A new study from University Western Australia Oceans Institute studied long-lived Caribbean sclerosponges and created an ocean temperature timeline dating back to the 1700s.
While the study claims that we surpassed 1.5 degrees Celsius in 2020, other scientists question if data from just one part of the world is enough to capture the immense thermal complexity of our oceans.
Whatever your stance is on climate change (it’s real, let’s move on), it’s impossible to have missed the near-ubiquitous call to action to “keep temperatures from exceeding 1.5 degrees Celsius compared to pre-industrial levels.” Over the past few years, the somewhat bureaucratic phrase has become a rallying cry for the climate conscious.
This ambitious target first surfaced following the Paris Climate Agreement, and describes a sort of climate threshold—if we pass a long-term average increase in temperature of 1.5 degrees Celsius, and hold at those levels for several years, we’re going to do some serious damage to ourselves and our environment.
Well, a new paper from the University Western Australia Oceans Institute has some bad news: the world might’ve blown past that threshold four years ago. Published in the journal Nature Climate Change, the paper reaches this conclusion via an unlikely route—analyzing six sclerosponges, a kind of sea sponge that clings to underwater caves in the ocean. These sponges are commonly studied by climate scientists and are referred to as “natural archives” because they grow so slowly. Like, a-fraction-of-a-millimeter-a-year slow. This essentially allows them to lock away climate data in their limestone skeletons, not entirely unlike tree rings or ice cores.
By analyzing strontium to calcium ratios in these sponges, the team could effectively calculate water temperatures dating back to 1700. The sponges watery home in the Caribbean is also a plus, as major ocean currents don’t muck up or distort temperature readings. This data could be particularly useful,as direct human measurement of sea temperature only dates back to roughly 1850, when sailors dipped buckets into the ocean. That”s why the Intergovernmental Panel on Climate Change (IPCC) uses 1850 and 1900 as its preindustrial baseline, according to the website Grist.
“The big picture is that the global warming clock for emissions reductions to minimize the risk of dangerous climate change has been brought forward by at least a decade,” Malcolm McCulloch, lead author of the study, told the Associated Press. “Basically, time’s running out.”

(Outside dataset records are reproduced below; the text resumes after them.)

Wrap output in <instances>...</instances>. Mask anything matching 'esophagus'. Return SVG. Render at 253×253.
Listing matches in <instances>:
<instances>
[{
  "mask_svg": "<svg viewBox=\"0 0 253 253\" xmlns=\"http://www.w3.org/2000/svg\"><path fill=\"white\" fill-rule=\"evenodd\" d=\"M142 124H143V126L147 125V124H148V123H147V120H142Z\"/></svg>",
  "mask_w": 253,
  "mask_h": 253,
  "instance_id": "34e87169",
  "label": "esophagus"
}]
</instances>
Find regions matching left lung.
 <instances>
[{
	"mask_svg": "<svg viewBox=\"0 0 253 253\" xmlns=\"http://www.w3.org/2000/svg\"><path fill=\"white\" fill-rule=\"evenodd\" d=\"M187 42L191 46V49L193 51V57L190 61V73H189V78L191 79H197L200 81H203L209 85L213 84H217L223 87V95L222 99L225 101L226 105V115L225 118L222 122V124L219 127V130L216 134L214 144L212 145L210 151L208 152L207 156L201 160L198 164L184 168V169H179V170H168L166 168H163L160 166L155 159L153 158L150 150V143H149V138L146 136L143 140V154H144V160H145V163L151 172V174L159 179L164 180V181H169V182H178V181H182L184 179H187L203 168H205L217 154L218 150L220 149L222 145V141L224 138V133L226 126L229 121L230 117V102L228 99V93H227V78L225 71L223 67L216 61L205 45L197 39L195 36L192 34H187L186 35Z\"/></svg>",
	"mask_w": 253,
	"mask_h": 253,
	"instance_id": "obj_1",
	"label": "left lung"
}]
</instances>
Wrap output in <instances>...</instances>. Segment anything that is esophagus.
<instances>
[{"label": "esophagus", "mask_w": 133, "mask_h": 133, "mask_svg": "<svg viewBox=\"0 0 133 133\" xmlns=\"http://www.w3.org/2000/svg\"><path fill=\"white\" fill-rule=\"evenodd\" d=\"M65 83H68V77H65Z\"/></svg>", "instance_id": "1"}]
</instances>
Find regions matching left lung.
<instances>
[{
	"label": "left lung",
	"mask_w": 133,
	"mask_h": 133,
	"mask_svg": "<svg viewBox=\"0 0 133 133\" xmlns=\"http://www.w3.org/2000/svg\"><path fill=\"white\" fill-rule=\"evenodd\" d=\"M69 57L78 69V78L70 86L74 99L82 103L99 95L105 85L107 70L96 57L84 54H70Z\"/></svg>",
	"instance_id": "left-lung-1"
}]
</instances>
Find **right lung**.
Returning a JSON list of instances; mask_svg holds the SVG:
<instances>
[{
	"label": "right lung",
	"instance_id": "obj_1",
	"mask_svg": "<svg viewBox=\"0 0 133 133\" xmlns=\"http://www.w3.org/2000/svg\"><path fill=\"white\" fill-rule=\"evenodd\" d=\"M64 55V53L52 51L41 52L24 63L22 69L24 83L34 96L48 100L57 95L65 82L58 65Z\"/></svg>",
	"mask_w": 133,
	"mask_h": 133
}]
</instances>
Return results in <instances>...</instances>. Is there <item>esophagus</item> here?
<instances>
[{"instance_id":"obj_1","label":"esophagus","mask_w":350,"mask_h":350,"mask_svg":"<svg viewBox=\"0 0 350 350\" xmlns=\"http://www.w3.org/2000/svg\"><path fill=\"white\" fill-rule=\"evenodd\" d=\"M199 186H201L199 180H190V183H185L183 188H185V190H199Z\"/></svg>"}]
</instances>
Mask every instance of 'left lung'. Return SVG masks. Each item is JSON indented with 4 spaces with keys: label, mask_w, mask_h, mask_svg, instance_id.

The study concludes that the world started warming roughly 80 years before the IPCC’s estimates, and that we already surpassed 1.7 degrees Celsius in 2020. That’s a big “woah, if true” moment, but some scientists are skeptical. One such scientist, speaking with LiveScience, said that “ it begs credulity to claim that the instrumental record is wrong based on paleosponges from one region of the world… It honestly doesn’t make any sense to me.” Other experts expressed wanting to see more data before completely upending the IPCC’s climate goalposts, which say the Earth is currently hovering at a long-term temperature change of around 1.2 degrees Celsius.
Unfortunately, even if the sponges are wrong, there’s mounting evidence that we are in the process of crossing that 1.5 degree threshold as we speak. This January was the hottest on record, clocking in at 1.7 degrees above pre-industrial temperatures. According to New Scientist, that means we’ve been above 1.5 degrees of change for at least a year. That doesn’t jump the long-term average over the 1.5-line, but it’s certainly a sign we’re getting close fast.
Regardless of the percentage, one thing is certain—climate change is an all-hands-on-deck crisis. In order to save the planet for future habitability, humans need to curtail emissions immediately—after all, the sea sponges are telling us so.